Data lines
------------------------

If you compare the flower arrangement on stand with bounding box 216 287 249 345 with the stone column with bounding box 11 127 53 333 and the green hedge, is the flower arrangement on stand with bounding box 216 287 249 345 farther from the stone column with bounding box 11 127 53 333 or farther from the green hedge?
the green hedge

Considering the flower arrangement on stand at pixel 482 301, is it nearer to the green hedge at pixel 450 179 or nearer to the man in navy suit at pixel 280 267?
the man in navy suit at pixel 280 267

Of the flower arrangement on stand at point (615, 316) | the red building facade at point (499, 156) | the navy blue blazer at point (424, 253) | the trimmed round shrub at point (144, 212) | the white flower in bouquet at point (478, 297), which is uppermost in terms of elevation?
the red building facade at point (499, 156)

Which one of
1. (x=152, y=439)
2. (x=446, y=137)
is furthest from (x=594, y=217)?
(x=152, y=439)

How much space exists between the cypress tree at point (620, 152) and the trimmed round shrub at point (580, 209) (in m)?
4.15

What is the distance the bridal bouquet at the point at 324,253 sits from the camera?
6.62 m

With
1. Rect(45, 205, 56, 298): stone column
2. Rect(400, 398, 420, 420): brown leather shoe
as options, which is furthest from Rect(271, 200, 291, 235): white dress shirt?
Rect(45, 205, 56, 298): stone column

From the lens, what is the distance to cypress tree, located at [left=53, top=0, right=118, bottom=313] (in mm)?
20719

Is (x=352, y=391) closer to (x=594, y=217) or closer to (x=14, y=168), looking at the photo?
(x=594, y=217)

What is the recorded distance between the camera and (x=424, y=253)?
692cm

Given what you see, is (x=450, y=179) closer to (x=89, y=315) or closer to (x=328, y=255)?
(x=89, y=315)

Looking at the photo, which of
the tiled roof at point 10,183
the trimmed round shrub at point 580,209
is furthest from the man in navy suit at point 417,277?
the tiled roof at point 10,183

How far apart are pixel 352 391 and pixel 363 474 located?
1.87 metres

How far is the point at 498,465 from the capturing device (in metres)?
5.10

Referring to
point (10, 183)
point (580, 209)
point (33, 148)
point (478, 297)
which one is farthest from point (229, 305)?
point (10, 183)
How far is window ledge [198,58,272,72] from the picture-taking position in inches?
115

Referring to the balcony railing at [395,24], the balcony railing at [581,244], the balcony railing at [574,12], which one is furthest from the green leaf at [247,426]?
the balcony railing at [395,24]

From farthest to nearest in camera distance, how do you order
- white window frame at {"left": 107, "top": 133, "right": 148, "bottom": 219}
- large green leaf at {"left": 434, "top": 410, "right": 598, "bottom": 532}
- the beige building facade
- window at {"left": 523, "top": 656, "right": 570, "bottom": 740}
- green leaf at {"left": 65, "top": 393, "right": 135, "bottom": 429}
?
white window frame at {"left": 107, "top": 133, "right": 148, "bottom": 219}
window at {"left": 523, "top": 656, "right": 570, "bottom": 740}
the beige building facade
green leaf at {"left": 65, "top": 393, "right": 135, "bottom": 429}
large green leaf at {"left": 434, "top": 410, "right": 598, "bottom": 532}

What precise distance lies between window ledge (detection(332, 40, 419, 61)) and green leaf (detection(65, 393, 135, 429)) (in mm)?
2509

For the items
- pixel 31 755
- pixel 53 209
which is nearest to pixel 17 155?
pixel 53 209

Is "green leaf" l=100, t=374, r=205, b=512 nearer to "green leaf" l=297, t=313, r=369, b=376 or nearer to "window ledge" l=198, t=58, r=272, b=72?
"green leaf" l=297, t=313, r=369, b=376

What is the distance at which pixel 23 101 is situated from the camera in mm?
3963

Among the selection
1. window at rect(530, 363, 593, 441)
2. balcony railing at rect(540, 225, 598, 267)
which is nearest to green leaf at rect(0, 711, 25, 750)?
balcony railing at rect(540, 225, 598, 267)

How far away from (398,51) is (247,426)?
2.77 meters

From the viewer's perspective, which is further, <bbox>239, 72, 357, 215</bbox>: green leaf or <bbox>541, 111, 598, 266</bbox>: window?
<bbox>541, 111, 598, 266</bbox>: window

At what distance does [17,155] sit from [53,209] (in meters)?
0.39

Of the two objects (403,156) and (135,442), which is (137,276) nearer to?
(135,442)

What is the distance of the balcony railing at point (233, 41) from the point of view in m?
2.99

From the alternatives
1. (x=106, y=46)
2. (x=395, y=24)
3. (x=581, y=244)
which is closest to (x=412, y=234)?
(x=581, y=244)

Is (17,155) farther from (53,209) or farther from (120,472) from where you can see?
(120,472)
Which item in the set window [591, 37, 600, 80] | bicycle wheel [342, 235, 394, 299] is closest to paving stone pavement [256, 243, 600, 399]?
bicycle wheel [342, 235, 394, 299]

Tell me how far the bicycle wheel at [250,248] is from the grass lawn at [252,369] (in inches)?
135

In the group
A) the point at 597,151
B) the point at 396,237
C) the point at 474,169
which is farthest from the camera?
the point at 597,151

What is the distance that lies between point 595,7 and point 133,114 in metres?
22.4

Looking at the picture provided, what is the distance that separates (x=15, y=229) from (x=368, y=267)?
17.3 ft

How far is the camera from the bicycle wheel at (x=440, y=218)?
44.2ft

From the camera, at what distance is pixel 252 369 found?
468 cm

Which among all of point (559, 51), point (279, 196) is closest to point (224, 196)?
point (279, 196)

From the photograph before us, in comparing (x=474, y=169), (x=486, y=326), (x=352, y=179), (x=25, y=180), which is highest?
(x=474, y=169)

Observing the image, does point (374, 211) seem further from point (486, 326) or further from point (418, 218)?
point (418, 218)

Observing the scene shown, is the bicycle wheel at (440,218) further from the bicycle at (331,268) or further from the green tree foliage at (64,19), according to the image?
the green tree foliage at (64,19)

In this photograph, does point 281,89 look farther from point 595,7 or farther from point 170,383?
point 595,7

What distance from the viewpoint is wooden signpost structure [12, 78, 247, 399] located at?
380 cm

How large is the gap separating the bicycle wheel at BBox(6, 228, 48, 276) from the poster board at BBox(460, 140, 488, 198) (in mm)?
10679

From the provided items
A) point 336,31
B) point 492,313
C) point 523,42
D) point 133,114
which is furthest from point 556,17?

------------------------

* [GIVEN REQUEST] Copy out, word for word, the stretch of the items from the line containing "How large is" through the end of the items.

* [SOLUTION TO THIS PROBLEM]
How large is the gap separating the bicycle wheel at BBox(6, 228, 48, 276) from the poster board at BBox(460, 140, 488, 198) (in mm)?
10679

From the provided items
A) point 336,31
B) point 492,313
C) point 523,42
D) point 133,114
which is furthest from point 556,17?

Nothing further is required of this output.